ネイティブの日本人だからって、日本人と日本語に囲まれているからって、日本語のリテラシーが自然と高くなるわけではない。相手の意図するところが分からなかったり、自分の思いや考えが伝わらなかったり、そうしたコミュニケーションの機能不全に陥った経験は誰しもあるだろう。日本は先進国の中で労働生産性が低く、これを高めていくことが大きな課題となっている。ビジネスシーンでのコミュニケーションの機能不全は、言ってみれば無駄であり、社会的な損失とも言える。しかし、日本語の読み書き能力、つまりリテラシーを高めることで、このコミュニケーションの機能不全を避けることができ、その分、労働生産性を高めることができる。ネイティブの日本人だからこそ、日本語力の研鑽が欠かせない。

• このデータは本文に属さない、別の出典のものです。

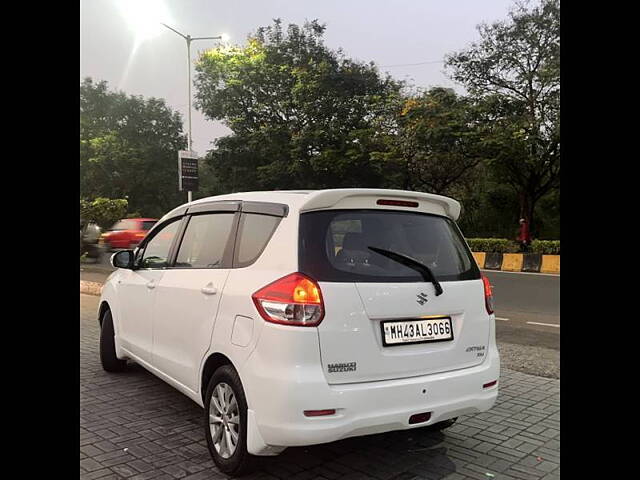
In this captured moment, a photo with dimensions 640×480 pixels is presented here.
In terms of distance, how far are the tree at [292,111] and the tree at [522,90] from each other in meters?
4.91

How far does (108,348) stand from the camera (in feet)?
17.6

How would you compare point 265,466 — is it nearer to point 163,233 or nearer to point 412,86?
point 163,233

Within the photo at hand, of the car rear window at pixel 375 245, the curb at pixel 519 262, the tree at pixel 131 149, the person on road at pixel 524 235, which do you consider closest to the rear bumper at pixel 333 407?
the car rear window at pixel 375 245

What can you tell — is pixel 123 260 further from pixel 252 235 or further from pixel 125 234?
pixel 125 234

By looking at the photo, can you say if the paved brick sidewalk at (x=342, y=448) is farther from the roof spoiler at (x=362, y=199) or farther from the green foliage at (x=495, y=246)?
the green foliage at (x=495, y=246)

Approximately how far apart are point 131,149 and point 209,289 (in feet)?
131

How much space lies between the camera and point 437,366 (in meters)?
3.09

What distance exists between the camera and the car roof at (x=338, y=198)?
121 inches

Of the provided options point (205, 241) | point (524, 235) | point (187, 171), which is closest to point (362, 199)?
point (205, 241)

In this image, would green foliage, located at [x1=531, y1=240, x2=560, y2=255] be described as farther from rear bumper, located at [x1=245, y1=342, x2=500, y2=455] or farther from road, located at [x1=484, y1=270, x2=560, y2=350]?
rear bumper, located at [x1=245, y1=342, x2=500, y2=455]
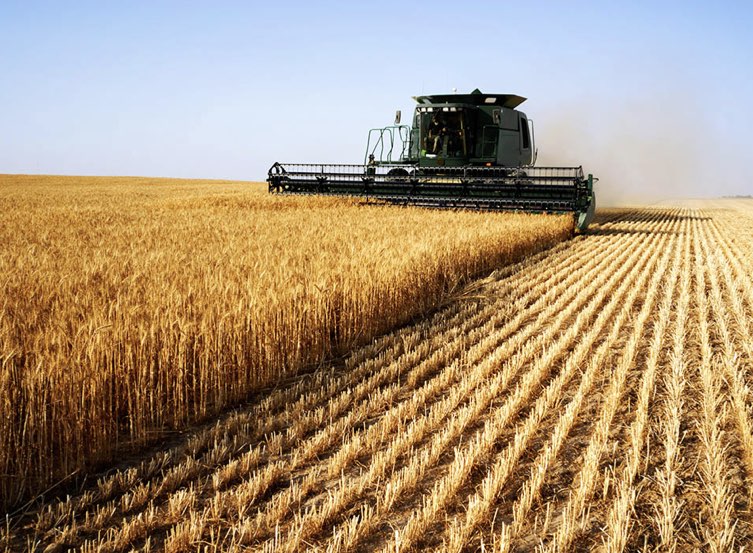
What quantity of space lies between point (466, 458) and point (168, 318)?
6.16 ft

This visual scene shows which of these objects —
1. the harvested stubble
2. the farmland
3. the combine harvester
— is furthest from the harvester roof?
the farmland

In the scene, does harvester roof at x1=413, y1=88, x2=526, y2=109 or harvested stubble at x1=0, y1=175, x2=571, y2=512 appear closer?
harvested stubble at x1=0, y1=175, x2=571, y2=512

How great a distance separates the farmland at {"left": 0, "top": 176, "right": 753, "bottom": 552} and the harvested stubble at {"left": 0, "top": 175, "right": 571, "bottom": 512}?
8.0 inches

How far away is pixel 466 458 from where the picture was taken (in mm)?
3223

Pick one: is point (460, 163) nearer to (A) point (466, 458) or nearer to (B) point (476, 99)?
(B) point (476, 99)

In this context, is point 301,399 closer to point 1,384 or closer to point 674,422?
point 1,384

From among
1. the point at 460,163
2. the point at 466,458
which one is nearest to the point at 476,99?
the point at 460,163

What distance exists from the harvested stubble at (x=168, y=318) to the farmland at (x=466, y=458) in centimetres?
20

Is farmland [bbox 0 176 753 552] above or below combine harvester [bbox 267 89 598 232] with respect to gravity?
below

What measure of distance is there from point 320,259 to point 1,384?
12.5ft

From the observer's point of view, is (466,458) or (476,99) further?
(476,99)

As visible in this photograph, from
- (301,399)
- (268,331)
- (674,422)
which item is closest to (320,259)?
(268,331)

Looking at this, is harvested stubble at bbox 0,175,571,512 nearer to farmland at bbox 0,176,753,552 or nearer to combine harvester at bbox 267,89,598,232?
farmland at bbox 0,176,753,552

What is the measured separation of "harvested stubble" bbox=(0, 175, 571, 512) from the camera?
3.07 meters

日本語力の向上には、新聞や本を読むということはもちろん大事だとは思う。語彙も増えるし、読解力も養える。でも、それだけではこちらの意図していることが相手に誤解されることなく伝わる文章が書けるようになるわけではない。作文は義務教育では先生から手取り足取り教わる機会があるものの、それ以降はなかなかそうした機会がないという人が大半だろう。高校でも大学でも、そして働きだしてからも、「ネイティブの日本人たるもの日本語の文章は書けて当たり前」という前提に立って、課題なり仕事なりが与えられるのだが、全くもって当たり前ではない。そうしたスキルは身に着けていてしかるべきだとは思うのだけど、身についていない人が、世の中には思いのほか多いというのが僕の実感だ。文章力に課題を感じている人は、本多勝一さんの『日本語の作文技術』(朝日新聞出版)のような本を読んで勉強したりもするだろうけど、そんな人はごく一部だろう。「ネイティブの日本人だから日本語力はあって当たり前」と考えるのか、それとも「ネイティブの日本人だからといって、日本語力があるとは限らない」と考え、自身の日本語力の研鑽に励むのか。その差が、人生という時間の中で、大きな成果の差となってあらわれるのではないだろうか。